━━ Records supplied

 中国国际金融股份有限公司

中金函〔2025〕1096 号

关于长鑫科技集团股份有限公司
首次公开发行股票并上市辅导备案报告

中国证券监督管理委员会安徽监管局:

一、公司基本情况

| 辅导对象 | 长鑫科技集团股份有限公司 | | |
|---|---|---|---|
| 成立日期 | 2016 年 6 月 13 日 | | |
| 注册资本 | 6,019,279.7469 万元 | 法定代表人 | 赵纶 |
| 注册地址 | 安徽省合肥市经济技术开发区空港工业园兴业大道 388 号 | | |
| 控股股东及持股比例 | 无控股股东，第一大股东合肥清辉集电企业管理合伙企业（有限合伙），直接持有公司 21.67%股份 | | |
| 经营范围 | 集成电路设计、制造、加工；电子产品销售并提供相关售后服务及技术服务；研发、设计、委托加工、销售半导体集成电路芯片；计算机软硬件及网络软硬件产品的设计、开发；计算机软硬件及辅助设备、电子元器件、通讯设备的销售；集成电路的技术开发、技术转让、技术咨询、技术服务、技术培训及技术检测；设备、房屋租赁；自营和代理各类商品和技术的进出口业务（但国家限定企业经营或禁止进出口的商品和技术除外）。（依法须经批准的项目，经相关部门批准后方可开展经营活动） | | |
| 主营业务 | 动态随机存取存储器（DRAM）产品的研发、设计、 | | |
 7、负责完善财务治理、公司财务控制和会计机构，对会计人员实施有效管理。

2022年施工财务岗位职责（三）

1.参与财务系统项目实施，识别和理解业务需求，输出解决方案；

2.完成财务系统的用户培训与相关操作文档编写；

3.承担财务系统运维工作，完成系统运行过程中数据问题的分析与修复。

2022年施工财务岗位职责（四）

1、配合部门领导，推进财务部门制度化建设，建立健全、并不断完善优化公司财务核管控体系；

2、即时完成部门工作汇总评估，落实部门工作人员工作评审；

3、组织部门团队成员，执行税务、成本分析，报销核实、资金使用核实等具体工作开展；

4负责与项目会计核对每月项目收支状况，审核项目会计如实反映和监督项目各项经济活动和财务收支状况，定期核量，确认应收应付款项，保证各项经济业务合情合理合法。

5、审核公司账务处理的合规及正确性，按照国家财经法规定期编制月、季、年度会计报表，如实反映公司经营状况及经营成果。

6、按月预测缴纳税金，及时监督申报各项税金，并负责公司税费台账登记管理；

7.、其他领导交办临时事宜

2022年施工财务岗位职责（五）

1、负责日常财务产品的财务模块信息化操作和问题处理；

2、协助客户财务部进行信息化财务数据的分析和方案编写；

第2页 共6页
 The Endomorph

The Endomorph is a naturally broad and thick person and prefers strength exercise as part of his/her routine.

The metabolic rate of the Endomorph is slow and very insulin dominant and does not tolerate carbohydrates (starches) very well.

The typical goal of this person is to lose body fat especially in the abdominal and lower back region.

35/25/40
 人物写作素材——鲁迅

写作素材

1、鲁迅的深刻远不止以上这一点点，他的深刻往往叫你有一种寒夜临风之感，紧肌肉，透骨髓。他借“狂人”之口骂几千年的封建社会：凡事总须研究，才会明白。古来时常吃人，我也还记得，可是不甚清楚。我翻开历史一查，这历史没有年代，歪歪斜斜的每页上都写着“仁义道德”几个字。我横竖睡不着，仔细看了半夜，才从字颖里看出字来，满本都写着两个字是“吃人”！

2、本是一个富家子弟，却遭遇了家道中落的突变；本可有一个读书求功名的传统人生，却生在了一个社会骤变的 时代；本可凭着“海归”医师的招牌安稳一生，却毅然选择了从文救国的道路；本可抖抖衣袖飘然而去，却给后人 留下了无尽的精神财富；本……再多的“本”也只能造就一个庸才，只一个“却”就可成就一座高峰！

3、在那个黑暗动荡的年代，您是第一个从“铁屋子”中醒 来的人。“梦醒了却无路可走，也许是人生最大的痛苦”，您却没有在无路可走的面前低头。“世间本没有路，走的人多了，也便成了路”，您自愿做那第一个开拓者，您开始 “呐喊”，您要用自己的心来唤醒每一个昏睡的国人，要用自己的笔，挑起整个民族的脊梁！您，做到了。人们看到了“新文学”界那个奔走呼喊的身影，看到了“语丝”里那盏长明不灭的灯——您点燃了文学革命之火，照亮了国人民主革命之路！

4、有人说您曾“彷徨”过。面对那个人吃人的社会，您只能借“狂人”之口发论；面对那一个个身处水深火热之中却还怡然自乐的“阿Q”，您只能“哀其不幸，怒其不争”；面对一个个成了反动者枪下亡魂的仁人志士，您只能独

━━━━

__Your assignment__: From the line containing "4负责与项目会计核对每月项目" through the last line of the entries above, print each line exactly as it stands.

__Result for this exercise__:
4负责与项目会计核对每月项目收支状况，审核项目会计如实反映和监督项目各项经济活动和财务收支状况，定期核量，确认应收应付款项，保证各项经济业务合情合理合法。

5、审核公司账务处理的合规及正确性，按照国家财经法规定期编制月、季、年度会计报表，如实反映公司经营状况及经营成果。

6、按月预测缴纳税金，及时监督申报各项税金，并负责公司税费台账登记管理；

7.、其他领导交办临时事宜

2022年施工财务岗位职责（五）

1、负责日常财务产品的财务模块信息化操作和问题处理；

2、协助客户财务部进行信息化财务数据的分析和方案编写；

第2页 共6页
 The Endomorph

The Endomorph is a naturally broad and thick person and prefers strength exercise as part of his/her routine.

The metabolic rate of the Endomorph is slow and very insulin dominant and does not tolerate carbohydrates (starches) very well.

The typical goal of this person is to lose body fat especially in the abdominal and lower back region.

35/25/40
 人物写作素材——鲁迅

写作素材

1、鲁迅的深刻远不止以上这一点点，他的深刻往往叫你有一种寒夜临风之感，紧肌肉，透骨髓。他借“狂人”之口骂几千年的封建社会：凡事总须研究，才会明白。古来时常吃人，我也还记得，可是不甚清楚。我翻开历史一查，这历史没有年代，歪歪斜斜的每页上都写着“仁义道德”几个字。我横竖睡不着，仔细看了半夜，才从字颖里看出字来，满本都写着两个字是“吃人”！

2、本是一个富家子弟，却遭遇了家道中落的突变；本可有一个读书求功名的传统人生，却生在了一个社会骤变的 时代；本可凭着“海归”医师的招牌安稳一生，却毅然选择了从文救国的道路；本可抖抖衣袖飘然而去，却给后人 留下了无尽的精神财富；本……再多的“本”也只能造就一个庸才，只一个“却”就可成就一座高峰！

3、在那个黑暗动荡的年代，您是第一个从“铁屋子”中醒 来的人。“梦醒了却无路可走，也许是人生最大的痛苦”，您却没有在无路可走的面前低头。“世间本没有路，走的人多了，也便成了路”，您自愿做那第一个开拓者，您开始 “呐喊”，您要用自己的心来唤醒每一个昏睡的国人，要用自己的笔，挑起整个民族的脊梁！您，做到了。人们看到了“新文学”界那个奔走呼喊的身影，看到了“语丝”里那盏长明不灭的灯——您点燃了文学革命之火，照亮了国人民主革命之路！

4、有人说您曾“彷徨”过。面对那个人吃人的社会，您只能借“狂人”之口发论；面对那一个个身处水深火热之中却还怡然自乐的“阿Q”，您只能“哀其不幸，怒其不争”；面对一个个成了反动者枪下亡魂的仁人志士，您只能独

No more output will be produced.